Crawling vs scraping
The terms get conflated. A crawler's job is breadth — find URLs by following links. A scraper's job is depth — extract structured fields from a known URL. A full pipeline usually does both: crawl to enumerate the URLs of interest, scrape each one. For a known list of URLs (an export, a sitemap, an API), no crawling is needed — go straight to scraping.
How crawlers work
Start with seed URLs in a queue (the frontier). Pop a URL, fetch it, extract all links, normalize and dedupe, filter against scope rules (same domain, allowed paths), enqueue new URLs. Repeat until the frontier empties or the budget is hit.

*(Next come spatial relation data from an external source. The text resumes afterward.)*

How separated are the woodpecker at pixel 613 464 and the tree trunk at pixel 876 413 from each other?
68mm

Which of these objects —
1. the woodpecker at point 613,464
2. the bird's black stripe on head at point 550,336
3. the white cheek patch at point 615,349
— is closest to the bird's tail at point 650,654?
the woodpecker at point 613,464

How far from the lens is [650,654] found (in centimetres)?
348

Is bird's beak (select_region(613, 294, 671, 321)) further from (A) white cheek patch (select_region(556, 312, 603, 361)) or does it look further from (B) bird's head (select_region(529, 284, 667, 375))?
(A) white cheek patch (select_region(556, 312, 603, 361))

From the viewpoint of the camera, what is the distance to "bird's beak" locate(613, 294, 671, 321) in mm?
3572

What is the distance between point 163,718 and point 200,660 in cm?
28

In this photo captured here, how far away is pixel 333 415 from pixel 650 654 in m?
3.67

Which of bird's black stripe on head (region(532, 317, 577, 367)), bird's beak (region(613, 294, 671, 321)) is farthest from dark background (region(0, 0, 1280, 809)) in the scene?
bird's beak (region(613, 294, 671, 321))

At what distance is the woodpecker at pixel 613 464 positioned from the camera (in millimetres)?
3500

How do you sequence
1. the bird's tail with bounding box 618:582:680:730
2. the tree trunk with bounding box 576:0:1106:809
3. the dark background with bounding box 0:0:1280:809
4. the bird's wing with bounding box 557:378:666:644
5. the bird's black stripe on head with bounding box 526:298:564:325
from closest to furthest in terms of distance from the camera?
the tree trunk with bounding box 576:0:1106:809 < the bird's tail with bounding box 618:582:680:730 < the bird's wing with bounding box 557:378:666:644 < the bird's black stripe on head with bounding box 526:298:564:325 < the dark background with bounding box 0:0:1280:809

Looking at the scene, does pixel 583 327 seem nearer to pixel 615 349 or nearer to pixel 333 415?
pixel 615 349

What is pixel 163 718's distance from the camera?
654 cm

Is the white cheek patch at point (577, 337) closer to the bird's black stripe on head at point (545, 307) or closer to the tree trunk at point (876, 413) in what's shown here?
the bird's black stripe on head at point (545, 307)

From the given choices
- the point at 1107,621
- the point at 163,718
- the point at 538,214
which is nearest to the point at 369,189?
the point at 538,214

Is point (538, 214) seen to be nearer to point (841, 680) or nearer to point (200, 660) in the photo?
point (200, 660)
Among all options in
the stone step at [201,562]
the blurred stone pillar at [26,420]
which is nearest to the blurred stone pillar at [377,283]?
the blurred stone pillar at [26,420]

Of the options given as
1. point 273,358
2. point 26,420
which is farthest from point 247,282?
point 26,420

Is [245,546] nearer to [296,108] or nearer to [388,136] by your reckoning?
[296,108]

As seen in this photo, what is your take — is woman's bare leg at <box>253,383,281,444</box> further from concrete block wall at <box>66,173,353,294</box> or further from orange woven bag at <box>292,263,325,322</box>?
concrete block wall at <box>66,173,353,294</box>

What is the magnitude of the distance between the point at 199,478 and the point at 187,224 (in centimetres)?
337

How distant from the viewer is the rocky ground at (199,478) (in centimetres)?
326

Real crawlers add: respect for robots.txt, per-host rate limiting, deduplication via URL canonicalization, and incremental mode (only re-crawl URLs whose content might have changed).
Politeness and limits
A crawler that ignores robots.txt or hammers a host at 100 requests/second is hostile and gets blocked at the first opportunity. Polite crawling means: respect Disallow directives, honor Crawl-delay if present, cap per-host concurrency (1-5 connections), back off on 429/503 responses, and identify yourself with a real User-Agent and a contact URL so site owners can reach you. Polite crawlers get a lot further than aggressive ones.